Farewell to Camelot: Kennedy Assassination 22 November 1963

Ms Caroline Kennedy arrived in Canberra in July 2022 to take up her appointment as the US Ambassador to Australia. Her arrival kindled a teen memory dating back to 22 November 1963, when her father, President Kennedy, was assassinated. I learnt about it on the bus to work early morning from a tabloid in a passenger’s hands. I recall being devastated. I restrained a threatening flood of tears until I was off the bus; the dam burst outside Frank Gerakitis’ Mam’s Coffee shop in the BMI building in Garema Place in Canberra village.
That night, I wrote a letter of condolence expressing my sense of shock and loss to Jacqueline Kennedy. I sent it to TIME magazine, which had foreshadowed its issue of 6 December 1963 for publishing some of the thousands of moving tributes it received. My missive did not appear. But surprisingly enough, TIME advised me on 4 May 1964 that it had selected my letter from “thousands” for inclusion in the Collection of 150 letters in “four black leather notebooks” for presentation to Mrs Kennedy.
Subsequently, the Notebooks were displayed at the Congressional Library at the Capitol in Washington. The last that I heard in the 90s was that the Collection had been transferred to the John F. Kennedy Library and Museum in Boston. No doubt, it is all digitised now.
A handwritten copy of my letter is attached. Handwritten because photocopiers were then only in the nascent stage of availability in Australia and certainly not accessible on the street. I have also attached Mrs Kennedy’s formal acknowledgement to the 150 and advice from TIME.

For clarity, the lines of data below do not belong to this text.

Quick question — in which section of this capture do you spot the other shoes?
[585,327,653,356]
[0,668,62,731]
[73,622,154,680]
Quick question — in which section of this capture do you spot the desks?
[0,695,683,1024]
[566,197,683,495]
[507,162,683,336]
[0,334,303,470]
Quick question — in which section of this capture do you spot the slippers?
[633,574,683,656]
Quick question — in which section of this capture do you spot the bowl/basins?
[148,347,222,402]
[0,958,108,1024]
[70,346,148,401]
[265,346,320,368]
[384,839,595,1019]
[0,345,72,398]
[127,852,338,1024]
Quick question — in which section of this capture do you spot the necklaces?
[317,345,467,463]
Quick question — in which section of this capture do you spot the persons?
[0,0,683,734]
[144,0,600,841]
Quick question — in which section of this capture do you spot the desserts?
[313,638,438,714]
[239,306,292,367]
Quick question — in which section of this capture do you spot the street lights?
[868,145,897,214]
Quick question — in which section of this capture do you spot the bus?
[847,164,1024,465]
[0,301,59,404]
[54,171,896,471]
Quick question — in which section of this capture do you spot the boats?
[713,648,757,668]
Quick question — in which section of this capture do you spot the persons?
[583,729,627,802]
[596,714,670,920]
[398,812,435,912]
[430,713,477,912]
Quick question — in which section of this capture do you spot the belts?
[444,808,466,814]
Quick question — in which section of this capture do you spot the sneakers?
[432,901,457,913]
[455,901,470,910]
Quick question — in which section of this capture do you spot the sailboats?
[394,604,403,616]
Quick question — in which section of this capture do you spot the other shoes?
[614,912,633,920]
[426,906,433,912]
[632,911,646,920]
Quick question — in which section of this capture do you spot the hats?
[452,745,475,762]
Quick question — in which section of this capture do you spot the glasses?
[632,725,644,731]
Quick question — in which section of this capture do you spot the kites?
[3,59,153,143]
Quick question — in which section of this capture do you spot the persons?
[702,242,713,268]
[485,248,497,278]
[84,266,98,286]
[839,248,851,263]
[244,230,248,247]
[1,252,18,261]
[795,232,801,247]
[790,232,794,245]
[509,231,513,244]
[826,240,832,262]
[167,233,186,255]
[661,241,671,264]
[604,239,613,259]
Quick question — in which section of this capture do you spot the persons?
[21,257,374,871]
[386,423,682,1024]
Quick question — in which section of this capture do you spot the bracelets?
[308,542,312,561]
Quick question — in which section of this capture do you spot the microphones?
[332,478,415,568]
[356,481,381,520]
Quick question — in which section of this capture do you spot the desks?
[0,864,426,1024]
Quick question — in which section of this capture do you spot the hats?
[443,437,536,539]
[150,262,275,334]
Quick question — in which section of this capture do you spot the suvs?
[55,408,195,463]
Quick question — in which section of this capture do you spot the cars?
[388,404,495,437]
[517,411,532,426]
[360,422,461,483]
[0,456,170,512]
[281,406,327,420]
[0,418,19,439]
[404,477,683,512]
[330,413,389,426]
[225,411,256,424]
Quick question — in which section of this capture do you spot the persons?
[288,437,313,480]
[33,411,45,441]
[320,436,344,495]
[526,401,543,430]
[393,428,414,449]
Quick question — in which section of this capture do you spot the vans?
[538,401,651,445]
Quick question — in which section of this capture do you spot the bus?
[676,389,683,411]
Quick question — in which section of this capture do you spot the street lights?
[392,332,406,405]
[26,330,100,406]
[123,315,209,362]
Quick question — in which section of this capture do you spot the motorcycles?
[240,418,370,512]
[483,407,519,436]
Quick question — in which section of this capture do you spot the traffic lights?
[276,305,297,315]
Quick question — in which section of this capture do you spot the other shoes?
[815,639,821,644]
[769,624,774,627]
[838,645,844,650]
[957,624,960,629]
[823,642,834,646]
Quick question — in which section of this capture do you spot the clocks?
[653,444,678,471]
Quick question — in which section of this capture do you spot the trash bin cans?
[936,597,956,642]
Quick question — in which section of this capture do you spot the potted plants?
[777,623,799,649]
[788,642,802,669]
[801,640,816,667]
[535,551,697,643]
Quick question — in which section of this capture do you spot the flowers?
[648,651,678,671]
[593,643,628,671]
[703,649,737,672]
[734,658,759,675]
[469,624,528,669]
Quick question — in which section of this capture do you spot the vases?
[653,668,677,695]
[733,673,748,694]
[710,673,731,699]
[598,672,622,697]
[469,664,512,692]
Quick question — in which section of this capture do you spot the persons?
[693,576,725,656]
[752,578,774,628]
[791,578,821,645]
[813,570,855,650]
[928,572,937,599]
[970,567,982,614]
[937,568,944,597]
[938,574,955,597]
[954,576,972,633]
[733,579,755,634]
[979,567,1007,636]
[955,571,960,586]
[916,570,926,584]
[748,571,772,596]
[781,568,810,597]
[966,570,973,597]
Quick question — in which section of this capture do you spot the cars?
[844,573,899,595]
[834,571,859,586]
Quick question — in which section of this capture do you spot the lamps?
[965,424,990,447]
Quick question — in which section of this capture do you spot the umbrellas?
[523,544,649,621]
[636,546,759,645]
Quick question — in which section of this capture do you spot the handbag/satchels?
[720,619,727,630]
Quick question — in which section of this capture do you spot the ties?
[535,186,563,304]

I should add that, rereading my own words, I find them singularly unremarkable. Hardly an elegant tribute, let alone even an eloquent eulogy; more of a spontaneous outpouring of an emotional, immature teen. Still, I suppose that in assessing the worth of another human, it is salutary to acknowledge that such semi-colonic events are embedded forever in young minds for better or worse. Kennedy’s assassination left a mark on my choice of professional path to follow – International Relations – and so it came to pass eventually at the ripe old age of 28.